* start EXERCISE INPUT *

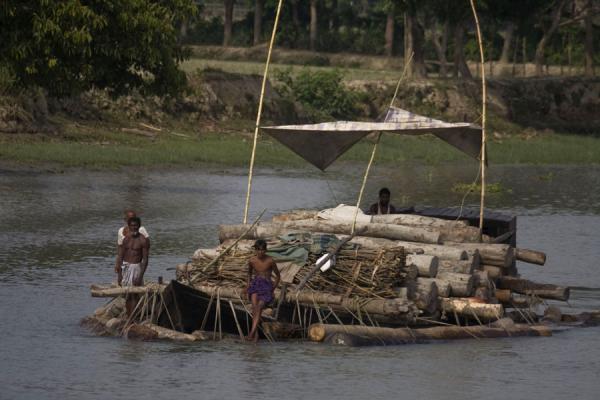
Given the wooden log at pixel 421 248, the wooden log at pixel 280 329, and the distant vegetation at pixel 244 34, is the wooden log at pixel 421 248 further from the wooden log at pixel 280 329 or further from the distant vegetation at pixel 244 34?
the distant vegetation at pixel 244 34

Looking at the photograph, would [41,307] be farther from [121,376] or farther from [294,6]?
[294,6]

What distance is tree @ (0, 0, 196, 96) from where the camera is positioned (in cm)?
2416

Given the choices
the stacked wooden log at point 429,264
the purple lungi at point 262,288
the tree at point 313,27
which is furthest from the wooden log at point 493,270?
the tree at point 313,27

* end EXERCISE INPUT *
* start EXERCISE INPUT *

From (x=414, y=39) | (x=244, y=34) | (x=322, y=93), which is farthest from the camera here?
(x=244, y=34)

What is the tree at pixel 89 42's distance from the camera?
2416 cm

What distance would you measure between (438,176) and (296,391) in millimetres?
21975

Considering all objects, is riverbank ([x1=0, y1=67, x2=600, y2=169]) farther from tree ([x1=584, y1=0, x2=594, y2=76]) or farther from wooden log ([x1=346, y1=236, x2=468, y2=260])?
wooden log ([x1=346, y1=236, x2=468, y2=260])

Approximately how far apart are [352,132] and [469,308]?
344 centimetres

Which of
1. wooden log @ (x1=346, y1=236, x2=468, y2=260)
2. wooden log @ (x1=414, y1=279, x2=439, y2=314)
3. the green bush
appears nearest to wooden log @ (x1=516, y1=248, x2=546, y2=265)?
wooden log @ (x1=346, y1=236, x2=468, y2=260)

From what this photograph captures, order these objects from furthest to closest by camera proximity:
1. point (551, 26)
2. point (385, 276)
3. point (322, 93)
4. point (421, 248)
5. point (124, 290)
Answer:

* end EXERCISE INPUT *
* start EXERCISE INPUT *

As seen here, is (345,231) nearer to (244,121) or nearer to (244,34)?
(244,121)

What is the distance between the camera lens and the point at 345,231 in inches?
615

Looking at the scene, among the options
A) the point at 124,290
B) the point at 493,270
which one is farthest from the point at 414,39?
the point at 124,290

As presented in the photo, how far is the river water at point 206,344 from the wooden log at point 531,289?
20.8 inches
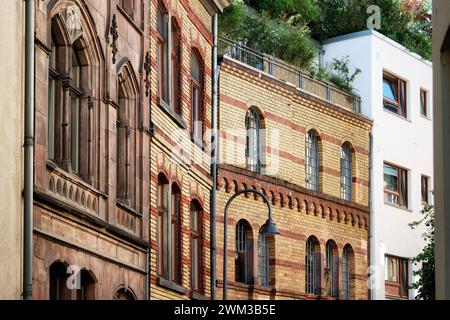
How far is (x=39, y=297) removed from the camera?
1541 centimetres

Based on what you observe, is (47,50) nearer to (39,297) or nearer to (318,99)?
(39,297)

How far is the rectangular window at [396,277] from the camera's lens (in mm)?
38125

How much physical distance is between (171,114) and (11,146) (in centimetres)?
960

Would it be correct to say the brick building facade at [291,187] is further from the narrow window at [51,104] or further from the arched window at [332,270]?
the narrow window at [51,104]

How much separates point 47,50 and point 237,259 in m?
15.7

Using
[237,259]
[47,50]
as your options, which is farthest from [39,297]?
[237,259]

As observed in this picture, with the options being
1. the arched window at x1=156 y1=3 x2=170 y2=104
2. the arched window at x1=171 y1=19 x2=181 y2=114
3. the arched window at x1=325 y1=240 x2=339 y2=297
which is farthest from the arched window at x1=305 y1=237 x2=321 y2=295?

* end EXERCISE INPUT *

• _TASK GOAL_:
Write out, character for character, the part of the records that opens with the line containing "Based on what" and closes with the line containing "which is farthest from the arched", including both of those lines.

• _RESULT_:
Based on what you observe, is (47,50) nearer to (39,297) or nearer to (318,99)?
(39,297)

How far is the rectangular window at [396,277] from the camera's lens (in mm)?
38125

How much physical distance is between (171,114) and (11,146) (in centimetres)?
960

Would it be correct to say the brick building facade at [291,187] is further from the narrow window at [51,104] or further from the arched window at [332,270]?
the narrow window at [51,104]

How much separates point 47,50 and point 237,259 in m?
15.7

Using
[237,259]
[47,50]
as your options, which is farthest from [39,297]?
[237,259]

As observed in this picture, with the options being
1. the arched window at x1=156 y1=3 x2=170 y2=104
2. the arched window at x1=171 y1=19 x2=181 y2=114
3. the arched window at x1=325 y1=240 x2=339 y2=297
which is farthest from the arched window at x1=305 y1=237 x2=321 y2=295?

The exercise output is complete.